START Extract

7. The mootness doctrine is a rule of judicial practice which is designed to ensure the proper and efficient administration of justice. It thus shares a close affinity with other judicially created rules of practice, such as the rules relating to locus standi, the rule of avoidance and the doctrine of justicability. These doctrines and rules of practice may all said to be constitutionally inspired - in particular, by the doctrine of separation of powers reflected in Articles 6, 15, 28 and 34 of the Constitution - even if they are not actually constitutionally mandated in express terms. As Article 34.1 of the Constitution provides that the administration of justice is committed to the courts, the courts must endeavour to fulfil that mandate by confining themselves to the resolution of actual legal controversies. If they were to do otherwise, then the courts would stray beyond that proper constitutional role of administering justice as between parties to a legal dispute, inasmuch as such decisions would amount to purely “advisory opinions on abstract propositions of law”: see Hall v. Beals 396 U.S. 45 (1969)(per curiam). Outside of the special confines of Article 26 (which, in any event, provides for a binding decision - and not merely an advisory opinion - by the Supreme Court on the constitutionality of a Bill following a reference by the President), the provision by judges of such advisory opinions would not, at least generally speaking, serve the proper functioning of the administration of justice, since if unchecked or not kept within clearly defined limits, it would involve the judicial branch giving gratuitous advice on legal issues to the Oireachtas and the Government, a function which was never conferred on it by the Constitution.

8. The mootness doctrine further serves the interests of the proper administration of justice by conserving scarce judicial resources. As Hardiman J. observed in G. v. Collins [2005] 1 ILRM 1, 13 “proceedings may be said to be moot where there is no longer any legal dispute between the parties.” In this respect, the doctrine of mootness may be said to constitute a sub-set of the broader locus standi rules, since if a legal dispute has been resolved and the issue thereby becomes moot, the litigants no longer have any proper interest in seeking to have the issue judicially resolved, even if they had such an interest at some point in the proceedings. In such instances, the public interest generally requires that the judicial branch of government refrain from deciding such questions. As Henchy J. remarked in the context of the general locus standi rules in Cahill v. Sutton [1980] I.R. 269, 283:

      “To allow one litigant to present and argue what is essentially another person’s case would not be conducive to the administration of justice as a general rule. Without concrete personal circumstances pointing to a wrong suffered or threatened, a case tends to lack the force and urgency of reality. There is also the risk that the person whose case has been put forward unsuccessfully by another may be left with the grievance that his claim was wrongly or inadequately presented.”
9. It may be true that not all of these comments apply with quite the same force and effect in the case of mootness - as distinct from a lack of locus standi generally - since in the vast majority of cases which ultimately transpire to have become moot the litigants will have had the appropriate locus standi at some point. But the critical point is that at the time the court is called upon to adjudicate upon the issue, the litigant no longer has such an interest by reason of intervening events which have ended the litigation as a live controversy.

10. Perhaps the most wide-ranging examination of the mootness doctrine is to be found in the judgments of the Supreme Court in G. v. Collins [2004] IESC 38, [2005] 1 ILRM 1 and O’Brien v. Personal Injuries Assessment Board (No.2) [2006] IESC 62, [2007] 1 IR 328.

END Extract
START Information supplied

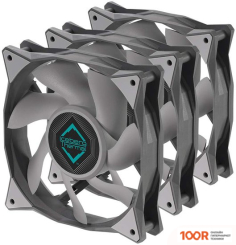 Iceberg Thermal ICEGALE 120MM 3-PACK (СЕРЫЙ) (246814)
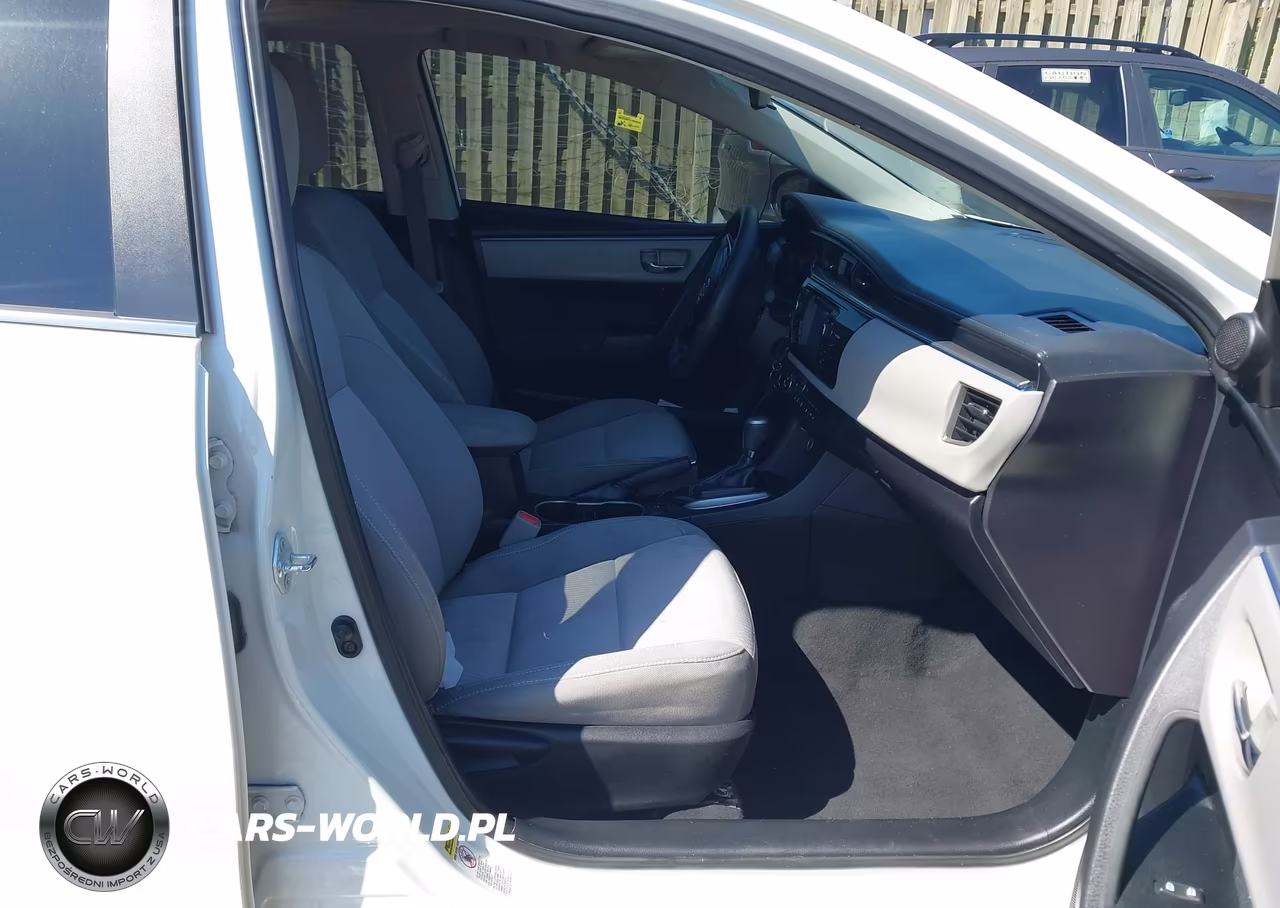 2014 Toyota Corolla Le Eco Plus VIN:5YFBPRHE4EP054911 - 5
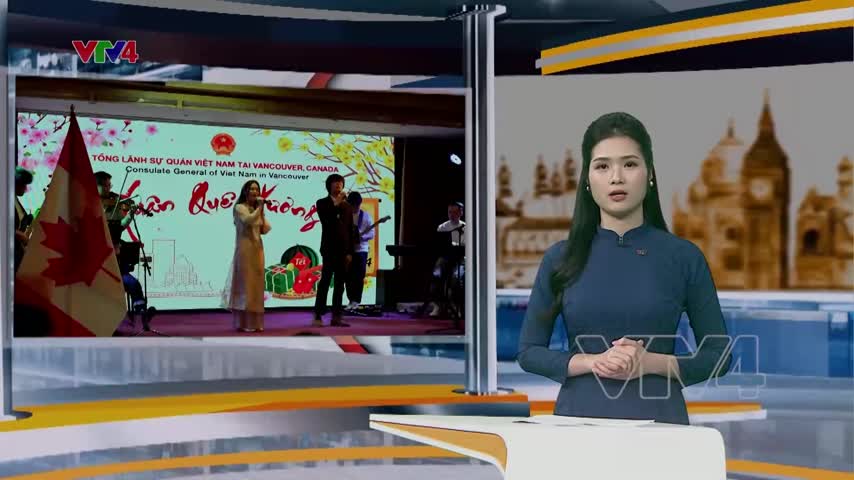 Xuân Quê hương tại Vancouver gắn kết cộng đồng người Việt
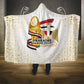 Egypt WC26 Future Champions Hooded Blanket Ya Masr Yalla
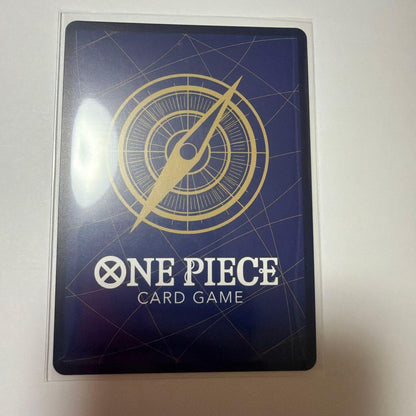 One Piece Cavendish SP — OP10-045 — Japanese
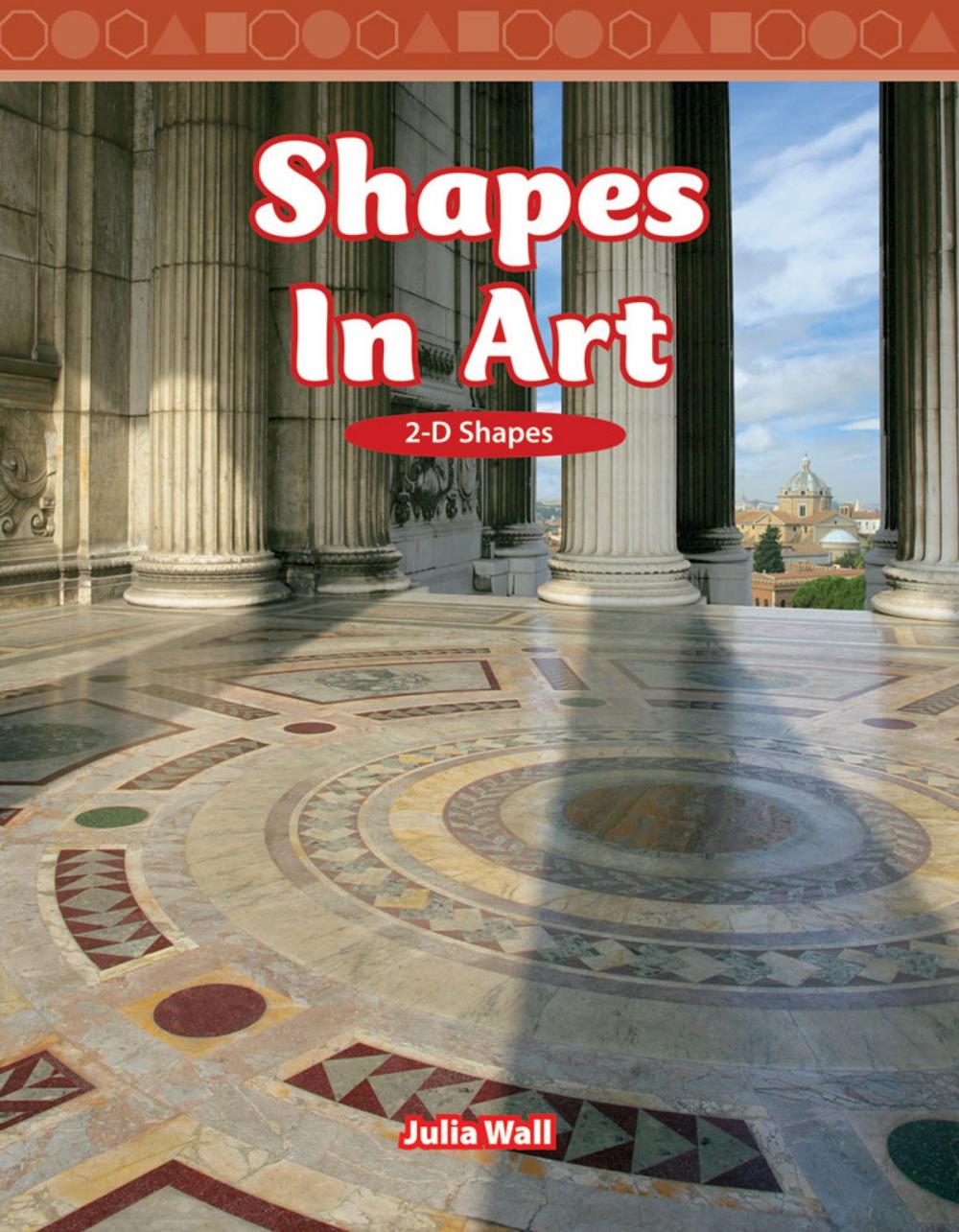 Big bigCover of Shapes in Art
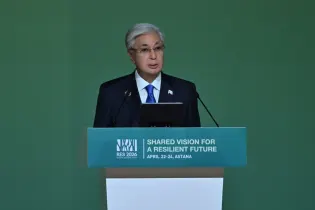 Токаев: Устав ООН – не меню, из которого можно выбирать то, что нравится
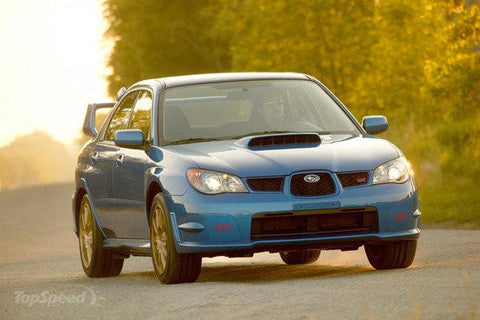 Subaru Impreza (STI) Service & Repair Manual 2006 (9,500+ Pages PDF)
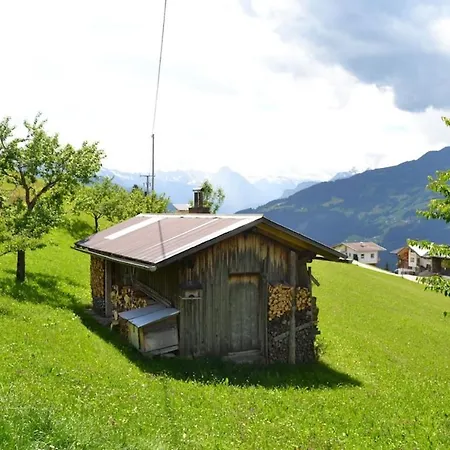Holiday home Obersaeuling Im Sommer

END Information supplied

What you will do.
• a. In the passage on the mootness doctrine, which article of the Constitution commits the administration of justice to the courts?
• b. Carry on the passage on the mootness doctrine from its last sentence.

Answers for each item.
• a. Article 34.1

• b.
11. In G. the applicant’s husband had obtained ex parte a protection order against her under the terms of the Domestic Violence Act 1996. That order was later discharged by agreement and it was further agreed that the husband would withdraw criminal charges against the wife, which subsequently occurred. Shortly after the ex parte protection order had been obtained by the husband in September 2002, the Supreme Court gave judgment in DK v. Crowley [2002] 1 I.R. 744 where the barring order procedure contained in s. 3 of the 1996 Act was found to be unconstitutional. Ms. G. then commenced proceedings in December, 2002 contending that the parallel provisions of the 1996 Act dealing with protection orders were likewise unconstitutional. Shortly thereafter, the agreement between the husband and wife was put into effect.

12. The question before the Supreme Court was whether the proceedings had been rendered moot by reason of these developments. Hardiman J. answered this question affirmatively, saying ([2005] 1 ILRM 1, 18) “that there is no reasonable expectation that the applicant will again be subject to the same action, i.e. the making against her of a protection order ex parte.” Nor could it be said “that any consequential or collateral sequelae of the ex parte protection order have damnified her in the manner alleged.”

13. In passing, it may be observed that the present case is different in that Mr. Salaja has been clearly affected by the refusal to grant the stamp 4 visa. Likewise, there is every expectation that the Minister will continue to refuse to grant this permission.

14. We may turn next to consider O’Brien v. Personal Injuries Assessment Board (No. 2) [2006] IESC 62, [2007] 1 IR 328. Here a claimant sought and obtained from this Court (MacMenamin J.) granted various declarations regarding the duties of the Board with regard to communications with his legal advisers. About a year after that decision, the Board relinquished jurisdiction in the claim in favour of the civil courts and the question then arose as to whether the Board’s appeal to the Supreme Court against the decision of MacMenamin J. was now moot.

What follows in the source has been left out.